_Work to do_: Extract all of the records below and reproduce every line verbatim.

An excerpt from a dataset
* START *

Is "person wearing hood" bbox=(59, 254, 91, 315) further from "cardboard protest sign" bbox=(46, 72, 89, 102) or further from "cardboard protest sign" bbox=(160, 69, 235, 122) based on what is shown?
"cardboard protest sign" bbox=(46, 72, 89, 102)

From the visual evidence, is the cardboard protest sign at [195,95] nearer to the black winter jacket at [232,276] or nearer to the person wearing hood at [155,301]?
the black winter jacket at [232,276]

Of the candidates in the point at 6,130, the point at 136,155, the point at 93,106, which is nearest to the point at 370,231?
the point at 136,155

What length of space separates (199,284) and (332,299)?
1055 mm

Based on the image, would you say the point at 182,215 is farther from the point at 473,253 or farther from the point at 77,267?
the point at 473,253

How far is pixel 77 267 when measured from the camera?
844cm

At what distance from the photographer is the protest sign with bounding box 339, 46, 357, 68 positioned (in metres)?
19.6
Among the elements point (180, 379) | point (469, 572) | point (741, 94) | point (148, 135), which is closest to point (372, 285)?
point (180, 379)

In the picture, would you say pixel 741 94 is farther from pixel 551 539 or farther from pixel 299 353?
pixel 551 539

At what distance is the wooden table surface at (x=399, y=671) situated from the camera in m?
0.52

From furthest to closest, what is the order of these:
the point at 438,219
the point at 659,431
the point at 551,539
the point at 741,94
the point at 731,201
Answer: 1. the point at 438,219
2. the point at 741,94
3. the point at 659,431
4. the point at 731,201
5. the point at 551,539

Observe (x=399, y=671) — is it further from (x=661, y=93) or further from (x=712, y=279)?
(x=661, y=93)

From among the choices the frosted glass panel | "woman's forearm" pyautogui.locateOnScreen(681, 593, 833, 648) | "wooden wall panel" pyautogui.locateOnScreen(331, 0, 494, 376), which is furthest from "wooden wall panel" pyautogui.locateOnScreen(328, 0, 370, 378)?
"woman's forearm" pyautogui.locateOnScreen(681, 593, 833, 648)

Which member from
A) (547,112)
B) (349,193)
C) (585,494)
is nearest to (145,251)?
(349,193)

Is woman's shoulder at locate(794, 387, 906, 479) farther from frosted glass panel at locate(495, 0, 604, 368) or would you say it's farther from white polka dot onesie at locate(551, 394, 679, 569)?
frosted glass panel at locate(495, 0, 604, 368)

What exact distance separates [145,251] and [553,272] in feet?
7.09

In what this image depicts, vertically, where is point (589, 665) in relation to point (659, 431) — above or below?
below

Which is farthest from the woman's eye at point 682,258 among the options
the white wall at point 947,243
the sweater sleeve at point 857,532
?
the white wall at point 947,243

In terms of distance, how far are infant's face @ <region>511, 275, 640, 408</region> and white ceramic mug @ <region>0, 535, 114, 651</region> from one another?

* END *

_Result of this exercise_:
Is "person wearing hood" bbox=(59, 254, 91, 315) further from "cardboard protest sign" bbox=(46, 72, 89, 102) or further from "cardboard protest sign" bbox=(160, 69, 235, 122) based on what is shown?
"cardboard protest sign" bbox=(46, 72, 89, 102)

From the visual evidence, is the cardboard protest sign at [195,95] nearer to the black winter jacket at [232,276] or nearer to the person wearing hood at [155,301]?
the black winter jacket at [232,276]

Of the candidates in the point at 6,130, the point at 136,155, the point at 93,106, which is nearest to the point at 370,231?
the point at 136,155

What length of space separates (199,284) and (332,299)?
1055 mm

Based on the image, would you say the point at 182,215 is farther from the point at 473,253 or farther from the point at 77,267?
the point at 473,253

How far is pixel 77 267 when measured from the camera?
844cm

At what distance from the photographer is the protest sign with bounding box 339, 46, 357, 68 positioned (in metres)?
19.6
Among the elements point (180, 379) | point (469, 572) | point (741, 94) | point (148, 135), which is closest to point (372, 285)?
point (180, 379)

In the picture, would you say pixel 741 94 is farther from pixel 551 539 or farther from pixel 299 353?
pixel 551 539

At what distance is the wooden table surface at (x=399, y=671) situated from the camera in m?
0.52

From furthest to closest, what is the order of these:
the point at 438,219
the point at 659,431
the point at 551,539
the point at 741,94
the point at 731,201
Answer: 1. the point at 438,219
2. the point at 741,94
3. the point at 659,431
4. the point at 731,201
5. the point at 551,539

Observe (x=399, y=671) — is it further from (x=661, y=93) or further from (x=712, y=279)?
(x=661, y=93)

From among the choices the frosted glass panel | "woman's forearm" pyautogui.locateOnScreen(681, 593, 833, 648) | "wooden wall panel" pyautogui.locateOnScreen(331, 0, 494, 376), which is furthest from "wooden wall panel" pyautogui.locateOnScreen(328, 0, 370, 378)?
"woman's forearm" pyautogui.locateOnScreen(681, 593, 833, 648)

Which member from
A) (547,112)
B) (349,193)
C) (585,494)
is nearest to (145,251)?
(349,193)

Is woman's shoulder at locate(794, 387, 906, 479) farther from frosted glass panel at locate(495, 0, 604, 368) or would you say it's farther from white polka dot onesie at locate(551, 394, 679, 569)?
frosted glass panel at locate(495, 0, 604, 368)

What exact distance separates [145,251] and [553,272] in feet?
7.09

In what this image depicts, vertically, where is point (589, 665) in relation to point (659, 431) — above or below?
below

Which is farthest from the woman's eye at point 682,258 among the options
the white wall at point 947,243
the sweater sleeve at point 857,532
?
the white wall at point 947,243

In terms of distance, how far are infant's face @ <region>511, 275, 640, 408</region> and white ceramic mug @ <region>0, 535, 114, 651</region> from one another?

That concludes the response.